A tale of two cousins in the desert
Empires of sand by david Ball Bantam 561 pp., $23.95
Empires of Sand" is a panoramic tale of two worlds in which the best of times and the worst of times are parallel, where every loyalty begets a treachery and every intimacy foreshadows a great divide.
Its first half is set in Paris in 1870, as the City of Light is besieged by the Prussian Army. As food dwindles (the hungriest Parisians buy caged rats from street vendors), fear takes root. But for young cousins Paul and Moussa DeVries, the siege's deprivations set the stage for great boyish adventures.
As close as they are, they remain different: Paul is the son of Jules DeVries, a French officer, and his ambitious wife, Elisabeth. Moussa is the son of adventurous Count Henri DeVries and his wife, Serena, a Saharan noblewoman of the Hoggar Tuareg.
When tragic events send Moussa and his family fleeing to his mother's homeland, he enters a whole new world.
Ball, who earned a master's degree in journalism from Columbia University, writes with a traveler's sense of place and a journalist's penchant for detail.

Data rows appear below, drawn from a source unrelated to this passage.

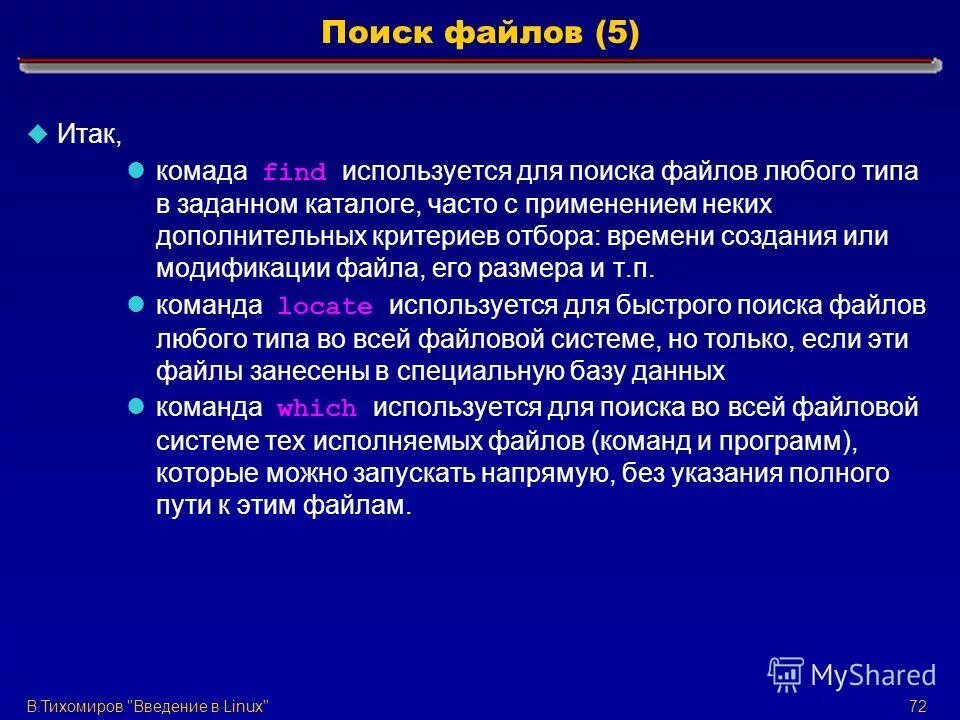 Поиск файлов (5)

Итак,

комада find используется для поиска файлов любого типа в заданном каталоге, часто с применением неких дополнительных критериев отбора: времени создания или модификации файла, его размера и т.п.

команда locate используется для быстрого поиска файлов любого типа во всей файловой системе, но только, если эти файлы занесены в специальную базу данных

команда which используется для поиска во всей файловой системе тех исполняемых файлов (команд и программ), которые можно запускать напрямую, без указания полного пути к этим файлам.

MyShared

В.Тихомиров "Введение в Linux"

72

The book's second half, set in the Sahara 10 years later, is so vivid it leaves a phantom grit on your skin.
In the vast desert, the two cousins once again face each other - as enemies. Like his father, Paul is a French officer, part of a foolhardy expedition to map a rail route across the Sahara. Moussa is a young nobleman among the nomadic Tuareg, veiled warriors who live by a rigid code of honor. Two friends now confront the ghosts of their intermingled pasts as they struggle with the true meaning of integrity and loyalty.
In this sweeping yet precise epic, Ball has created a swashbuckler for urbane readers. His voice recalls, by turns, Michener and Clavell, Sir Richard Burton, and even Alexander Dumas. As a narrative, "Empires of Sand" is part "Beau Geste," part "A Tale of Two Cities."
From descriptions of 19th-century Paris to the cataloguing of the doomed Flatters Expedition in the Sahara, "Empires" has a historic, credible texture. Ball once rode a 50-cc motorcycle across the Hoggar region, spending time among the Tuareg on one of his four journeys across the Sahara. An early draft that would eventually become "Empires of Sand" was actually begun in a Tunisian beach house.
And it's not just what he says, but how he says it. His storytelling style is literate and graceful, erudite but adventurous.
In fact, the book's main "flaw" is its classicism. The very flourish that gives it luxuriant beauty also makes it an occasionally viscous read. That's no sin to anyone who loved "The Count of Monte Cristo," but for readers - and they are legion - whose notion of epic adventure is defined by Tom Clancy, "Empires" might seem too patient and protracted.
But take a lesson from the Sahara itself: Nothing is insurmountable, even if you must take it only one grain at a time.
Ball is reportedly planning an upcoming journey to Turkey and Israel for his next book. His literary itinerary apparently will remain in the parallel worlds of adventure and history.
*Ron Franscell, a Wyoming novelist and newspaperman, is author of 'The Deadline,' to be published this winter by Write Way.